ISSN 1470-3947 (print) | ISSN 1479-6848 (online)

Endocrine Abstracts (2019) 63 P340 | DOI: 10.1530/endoabs.63.P340

Endocrinopathies post Immune check point inhibitors

Malak Hamza, Isabelle Van Heeswijk, Seif Yahia, Devaka Fernando, Haitham Abdulla & Vakkat Muraleedharan


Kings Mill Hospital, Mansfield, UK.


Introduction: Immune adverse related events are commonly recognized complications of immune check point inhibitors. Here we identify multiple endocrinopathies occurring concurrently in the same patient. In addition to highlighting the common immune adverse effects seen in other cases.

Case 1: 33F Refractory Hodgkins Lymphoma tried on several therapies. She was started on Nivolumab (PD-1) with remarkable response. She developed symptoms of Amenorrhea, galactorrhea, vaginal dryness and hot flushes, and was found to have hyperprolactinaemia and partial hypopituitarism. MRI pituitary: lesion in clivus with possible infiltration of pituitary gland. This was discussed in Skull MDT and was felt to be a chordoma/sarcoma, unrelated to underlying lymphoma. Prolactin 4806 mU/L FSH <0.3 LH<0.3 Oestradiol <18.4 pmol/l IGF1 and Short synacthen test normal. She was started on continuous estradiol patches with medroxyprogesterone for her bone health and general well-being. Soon after, she was admitted with a sudden presentation of DKA (BM>33.1 Ketones: 6.4) and hyponatremia (Na: 117). Upon investigation was found to have a newly diagnosed diabetes (HbA1c: 107 mmol/mol, islet cell antibodies negative) and hypothyroidism (Anti-TPO Abs Positive, TSH: 153 T42.8 T3:0.7), commenced on insulin and levothyroxine.
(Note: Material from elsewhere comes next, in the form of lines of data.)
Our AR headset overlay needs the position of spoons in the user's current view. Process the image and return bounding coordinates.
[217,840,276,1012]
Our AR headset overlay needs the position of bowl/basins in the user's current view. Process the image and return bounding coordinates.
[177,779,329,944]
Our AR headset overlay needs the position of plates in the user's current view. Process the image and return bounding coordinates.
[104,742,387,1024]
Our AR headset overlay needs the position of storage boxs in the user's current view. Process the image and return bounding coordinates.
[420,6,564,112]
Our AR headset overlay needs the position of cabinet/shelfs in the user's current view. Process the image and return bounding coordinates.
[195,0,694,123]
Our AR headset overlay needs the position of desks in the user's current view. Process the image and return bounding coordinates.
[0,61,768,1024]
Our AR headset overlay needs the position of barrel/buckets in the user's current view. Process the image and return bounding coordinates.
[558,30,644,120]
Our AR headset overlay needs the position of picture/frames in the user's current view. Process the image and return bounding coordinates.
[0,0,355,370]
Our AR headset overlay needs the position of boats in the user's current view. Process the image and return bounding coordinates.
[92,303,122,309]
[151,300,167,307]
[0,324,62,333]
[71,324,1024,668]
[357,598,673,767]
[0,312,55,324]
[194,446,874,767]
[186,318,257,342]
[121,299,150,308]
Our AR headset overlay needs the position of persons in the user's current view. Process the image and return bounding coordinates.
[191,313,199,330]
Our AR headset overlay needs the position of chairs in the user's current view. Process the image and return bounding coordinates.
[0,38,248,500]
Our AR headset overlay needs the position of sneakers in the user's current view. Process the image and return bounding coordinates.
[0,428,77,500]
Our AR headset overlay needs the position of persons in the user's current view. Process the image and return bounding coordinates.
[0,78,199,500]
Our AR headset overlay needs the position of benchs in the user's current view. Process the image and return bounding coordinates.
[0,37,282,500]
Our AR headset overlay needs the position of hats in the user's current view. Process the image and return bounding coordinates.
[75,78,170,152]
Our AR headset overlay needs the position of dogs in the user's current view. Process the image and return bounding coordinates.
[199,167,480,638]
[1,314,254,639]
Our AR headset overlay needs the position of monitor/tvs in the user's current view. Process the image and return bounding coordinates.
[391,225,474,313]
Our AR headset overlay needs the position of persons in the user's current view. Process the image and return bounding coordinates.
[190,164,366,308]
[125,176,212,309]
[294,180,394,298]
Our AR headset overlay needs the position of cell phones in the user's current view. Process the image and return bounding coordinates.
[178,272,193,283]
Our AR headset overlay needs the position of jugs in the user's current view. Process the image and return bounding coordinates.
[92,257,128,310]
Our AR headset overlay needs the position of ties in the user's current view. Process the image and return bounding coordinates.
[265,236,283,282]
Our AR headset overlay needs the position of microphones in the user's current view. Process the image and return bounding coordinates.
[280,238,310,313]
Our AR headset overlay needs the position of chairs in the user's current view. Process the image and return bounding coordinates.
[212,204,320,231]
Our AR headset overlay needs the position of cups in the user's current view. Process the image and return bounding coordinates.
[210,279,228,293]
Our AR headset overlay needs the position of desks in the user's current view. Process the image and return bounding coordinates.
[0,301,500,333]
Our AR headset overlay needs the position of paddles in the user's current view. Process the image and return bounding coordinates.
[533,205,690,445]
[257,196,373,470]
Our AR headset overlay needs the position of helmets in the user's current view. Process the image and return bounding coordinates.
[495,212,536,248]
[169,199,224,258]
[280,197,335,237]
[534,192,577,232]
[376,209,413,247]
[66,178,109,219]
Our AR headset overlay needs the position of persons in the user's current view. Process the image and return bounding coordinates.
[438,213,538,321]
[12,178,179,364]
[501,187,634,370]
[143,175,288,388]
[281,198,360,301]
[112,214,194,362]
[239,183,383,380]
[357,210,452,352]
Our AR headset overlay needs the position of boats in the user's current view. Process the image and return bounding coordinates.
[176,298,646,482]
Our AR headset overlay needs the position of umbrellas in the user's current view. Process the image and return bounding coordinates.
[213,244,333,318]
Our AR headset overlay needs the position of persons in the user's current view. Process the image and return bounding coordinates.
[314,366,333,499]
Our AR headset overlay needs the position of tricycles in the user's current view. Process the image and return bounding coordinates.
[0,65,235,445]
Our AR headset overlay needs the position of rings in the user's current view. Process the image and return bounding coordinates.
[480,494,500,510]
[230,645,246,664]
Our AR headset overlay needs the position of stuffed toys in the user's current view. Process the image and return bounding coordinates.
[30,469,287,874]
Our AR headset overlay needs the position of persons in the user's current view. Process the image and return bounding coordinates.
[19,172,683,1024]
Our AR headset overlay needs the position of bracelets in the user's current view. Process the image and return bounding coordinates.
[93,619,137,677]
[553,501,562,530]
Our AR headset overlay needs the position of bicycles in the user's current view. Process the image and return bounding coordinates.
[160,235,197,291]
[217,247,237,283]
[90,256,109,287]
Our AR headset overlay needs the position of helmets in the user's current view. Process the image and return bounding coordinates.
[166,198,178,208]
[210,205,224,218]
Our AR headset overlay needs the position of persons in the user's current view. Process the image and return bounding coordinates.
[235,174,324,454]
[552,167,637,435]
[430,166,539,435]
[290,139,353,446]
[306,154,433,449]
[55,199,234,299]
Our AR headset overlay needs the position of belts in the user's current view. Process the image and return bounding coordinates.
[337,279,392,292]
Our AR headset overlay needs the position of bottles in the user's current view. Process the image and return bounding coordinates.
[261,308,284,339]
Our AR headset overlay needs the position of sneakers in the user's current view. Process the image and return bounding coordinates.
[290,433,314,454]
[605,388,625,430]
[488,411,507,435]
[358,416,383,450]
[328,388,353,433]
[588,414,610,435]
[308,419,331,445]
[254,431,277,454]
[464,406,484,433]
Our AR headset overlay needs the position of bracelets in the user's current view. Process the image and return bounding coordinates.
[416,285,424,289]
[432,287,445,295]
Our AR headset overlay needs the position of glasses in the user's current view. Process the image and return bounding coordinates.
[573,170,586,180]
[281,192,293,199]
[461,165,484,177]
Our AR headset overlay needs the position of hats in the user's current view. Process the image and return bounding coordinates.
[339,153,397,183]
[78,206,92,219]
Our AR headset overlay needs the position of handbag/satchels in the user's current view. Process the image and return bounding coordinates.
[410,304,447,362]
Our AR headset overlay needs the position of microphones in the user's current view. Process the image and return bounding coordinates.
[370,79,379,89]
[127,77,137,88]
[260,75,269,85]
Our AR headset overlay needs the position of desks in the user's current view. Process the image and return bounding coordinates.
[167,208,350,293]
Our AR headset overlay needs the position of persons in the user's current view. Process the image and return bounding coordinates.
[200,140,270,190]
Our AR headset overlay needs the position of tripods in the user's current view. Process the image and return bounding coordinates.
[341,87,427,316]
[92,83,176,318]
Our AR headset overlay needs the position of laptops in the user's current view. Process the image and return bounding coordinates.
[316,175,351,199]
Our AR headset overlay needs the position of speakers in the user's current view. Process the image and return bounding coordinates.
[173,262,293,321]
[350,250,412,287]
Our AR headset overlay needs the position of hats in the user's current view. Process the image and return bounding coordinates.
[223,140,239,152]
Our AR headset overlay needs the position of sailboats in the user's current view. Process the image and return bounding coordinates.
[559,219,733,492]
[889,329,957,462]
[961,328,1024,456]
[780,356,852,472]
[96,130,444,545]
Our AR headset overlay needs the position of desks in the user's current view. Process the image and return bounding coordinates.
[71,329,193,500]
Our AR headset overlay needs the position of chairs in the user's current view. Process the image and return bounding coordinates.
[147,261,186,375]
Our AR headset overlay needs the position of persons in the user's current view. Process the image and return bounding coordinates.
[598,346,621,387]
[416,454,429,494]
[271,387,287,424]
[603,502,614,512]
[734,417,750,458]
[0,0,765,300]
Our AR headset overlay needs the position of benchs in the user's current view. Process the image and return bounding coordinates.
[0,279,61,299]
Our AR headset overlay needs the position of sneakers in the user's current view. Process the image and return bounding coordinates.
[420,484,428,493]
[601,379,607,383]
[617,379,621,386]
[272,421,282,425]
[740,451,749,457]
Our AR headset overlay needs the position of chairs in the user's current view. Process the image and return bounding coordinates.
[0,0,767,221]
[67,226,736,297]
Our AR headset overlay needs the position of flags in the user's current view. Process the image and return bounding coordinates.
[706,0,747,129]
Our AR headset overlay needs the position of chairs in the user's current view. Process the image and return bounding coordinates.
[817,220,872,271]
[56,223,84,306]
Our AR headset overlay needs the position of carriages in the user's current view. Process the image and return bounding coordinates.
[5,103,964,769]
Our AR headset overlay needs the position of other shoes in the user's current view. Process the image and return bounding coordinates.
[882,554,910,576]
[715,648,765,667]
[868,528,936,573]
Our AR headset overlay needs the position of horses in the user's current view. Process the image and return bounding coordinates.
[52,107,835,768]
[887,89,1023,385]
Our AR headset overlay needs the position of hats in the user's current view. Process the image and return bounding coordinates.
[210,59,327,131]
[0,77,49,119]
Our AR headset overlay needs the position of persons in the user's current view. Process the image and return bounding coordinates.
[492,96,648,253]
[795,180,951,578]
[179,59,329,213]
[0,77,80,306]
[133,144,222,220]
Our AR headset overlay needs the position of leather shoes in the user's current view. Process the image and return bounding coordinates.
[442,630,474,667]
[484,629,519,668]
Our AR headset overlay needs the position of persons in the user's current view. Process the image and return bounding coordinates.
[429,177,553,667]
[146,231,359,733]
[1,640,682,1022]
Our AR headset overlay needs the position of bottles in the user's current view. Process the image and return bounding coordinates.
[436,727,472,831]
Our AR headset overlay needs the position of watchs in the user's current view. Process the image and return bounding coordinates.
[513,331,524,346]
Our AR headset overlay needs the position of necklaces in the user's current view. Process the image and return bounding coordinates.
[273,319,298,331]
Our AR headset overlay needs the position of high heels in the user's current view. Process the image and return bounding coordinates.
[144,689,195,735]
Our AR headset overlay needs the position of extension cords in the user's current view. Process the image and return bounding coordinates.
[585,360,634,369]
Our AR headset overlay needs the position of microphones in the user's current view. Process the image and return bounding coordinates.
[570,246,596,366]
Final diagnoses: Type 1 Diabetes, Hypothyroidism, Hyperprolactinaemia and partial hypopituitarism (possibly related to tumour). She is currently under endocrinology follow up. It was discussed with her that these endocrinopathies are likely side effects of Nivolumab, however she opted to continue on it with continued medical management these side effects.

Case 2: 88M Stage 4 squamous cell lung CA T4 N3 M1a. Started on palliative treatment with Pembrolizumab (PD-1). After 8 cycles he developed hypothyroidism (TSH: 90, T4: 90) and started on levothyroxine. Previous records show a background of subclinical hyperthyroidism. He is currently well maintained on the levothyroxine.

Case 3: 75M Metastatic adenocarcinoma of the lung T3 N3 M1b.Started on palliative therapy with Pembrolizumab (PD-1). Background of subclinical hyperthyroidism (TSH 0.08 T4 14.8) 2010, developed hyperthyroidism (TSH 0.08 T4 26) 2018. Endocrinopathies are well recognised Immune related adverse effects with immunotherapy due to enhancement of immune system with these agents. However the presentation of multiple endocrinopathies as demonstrated above in case 1 is a rare occurrence. With further widespread use of immunotherapy we are yet to see further effects of these drugs. These cases highlight the importance of early monitoring for endocrine adverse events as well as the importance of involving endocrinologist early in their care to provide better outcomes.